Re: Possible kernel bug

Bernd Schmidt (crux@Pool.Informatik.RWTH-Aachen.DE)
Thu, 26 Jun 1997 10:50:50 +0200 (MET DST)


Hello,

> I have discovered that working in memory mmap()ed from files can lead
> to really poor performance. I have put more details and a test program
> at:
>
> http://www.acs.uncwil.edu/~jlnance/mapsort/index.html

I can't currently download that (DNS name lookup failure). I've been hacking
a bit in this area, and I've come to the following conclusion:

Shared file mappings are broken in current kernels.

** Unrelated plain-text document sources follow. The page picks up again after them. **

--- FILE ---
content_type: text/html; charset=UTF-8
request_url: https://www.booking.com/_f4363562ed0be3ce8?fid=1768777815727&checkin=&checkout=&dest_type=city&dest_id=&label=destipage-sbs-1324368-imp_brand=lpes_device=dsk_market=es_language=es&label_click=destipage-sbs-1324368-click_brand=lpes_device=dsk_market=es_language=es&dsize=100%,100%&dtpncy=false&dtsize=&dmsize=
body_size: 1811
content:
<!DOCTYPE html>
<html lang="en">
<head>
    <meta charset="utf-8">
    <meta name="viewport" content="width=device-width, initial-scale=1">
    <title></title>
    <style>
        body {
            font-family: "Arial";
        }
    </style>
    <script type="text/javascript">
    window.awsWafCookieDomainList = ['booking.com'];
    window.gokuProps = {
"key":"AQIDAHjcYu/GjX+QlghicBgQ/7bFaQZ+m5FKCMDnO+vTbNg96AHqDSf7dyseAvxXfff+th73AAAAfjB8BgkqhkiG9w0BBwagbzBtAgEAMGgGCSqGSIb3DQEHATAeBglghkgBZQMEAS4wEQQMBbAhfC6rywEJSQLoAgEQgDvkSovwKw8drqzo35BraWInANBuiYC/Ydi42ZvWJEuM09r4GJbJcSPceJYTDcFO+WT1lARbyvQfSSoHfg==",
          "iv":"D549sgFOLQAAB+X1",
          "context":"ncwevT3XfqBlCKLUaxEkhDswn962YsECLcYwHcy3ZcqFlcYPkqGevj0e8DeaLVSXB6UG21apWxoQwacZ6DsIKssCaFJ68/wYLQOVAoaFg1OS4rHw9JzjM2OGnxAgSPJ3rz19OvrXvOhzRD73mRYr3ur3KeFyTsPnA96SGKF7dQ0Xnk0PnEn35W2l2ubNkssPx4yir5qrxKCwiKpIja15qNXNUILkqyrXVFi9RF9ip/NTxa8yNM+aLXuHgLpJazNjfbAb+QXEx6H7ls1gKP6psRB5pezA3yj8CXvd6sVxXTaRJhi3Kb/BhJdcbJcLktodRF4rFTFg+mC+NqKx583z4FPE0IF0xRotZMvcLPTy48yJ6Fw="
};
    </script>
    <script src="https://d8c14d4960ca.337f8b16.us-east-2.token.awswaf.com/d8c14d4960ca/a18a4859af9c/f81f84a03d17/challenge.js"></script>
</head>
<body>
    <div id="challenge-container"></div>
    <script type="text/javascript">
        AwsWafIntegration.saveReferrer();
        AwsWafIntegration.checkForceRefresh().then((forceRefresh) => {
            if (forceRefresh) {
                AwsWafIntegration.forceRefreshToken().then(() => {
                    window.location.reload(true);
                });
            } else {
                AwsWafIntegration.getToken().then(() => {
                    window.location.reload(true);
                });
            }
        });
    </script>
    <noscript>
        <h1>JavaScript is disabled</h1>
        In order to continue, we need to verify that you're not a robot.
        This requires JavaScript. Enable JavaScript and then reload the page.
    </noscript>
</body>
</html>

There are several reasons. Most of them are related to the fact that the
page cache does not know about dirty pages. A page is marked dirty in the
page table by the CPU whenever someone writes to the page. The swap-out code
(try_to_swap_out) looks for pages with the dirty bit set, and calls the
vma->vm_ops->swapout function for these pages. This is where the problems
start.

1. If you have two processes, and the page is written to by both, you have
two pte's in which the page is marked dirty. It will be written to disk
twice (and it scales nicely - if you have n dirty pte's, the kernel will
write it n times).
2. You can't get rid of a page unless it has been removed from _all_ process
page tables. There was a (broken) patch to address this on the list today.

Swapping out a page is implemented by making up a dummy struct file and
calling the file write function. There are _many_ problems with this.

3. First, filemap_write_page gets the inode semaphore. But it could already be
locked by the same process (if it entered sys_write, then needed some
memory and thus caused the swapout) ==> deadlock.
4. The filesystem specific file write function allocates buffers for the data
and copies it into the buffers from the page cache (overhead).
5. The filesystem specific file write function calls update_vm_cache to copy
the data from the page cache page to the same page cache page (overhead).
6. The filesystem specific file write function doesn't even call ll_rw_blk
to write out the buffers directly - it just marks them dirty.
(You could work around this by setting O_SYNC in the file pointer made up
in filemap_write_page but this can kill performance since you want to
cache the blocks containing the block bitmaps).

Finally, the whole process needs plenty of buffers. This may lead to
additional memory allocations which are not guaranteed to succeed (after all,
swapping only happens in low-memory situations). Swapping out a page can
fail for this reason, and you end up getting SIGBUS errors.

bernd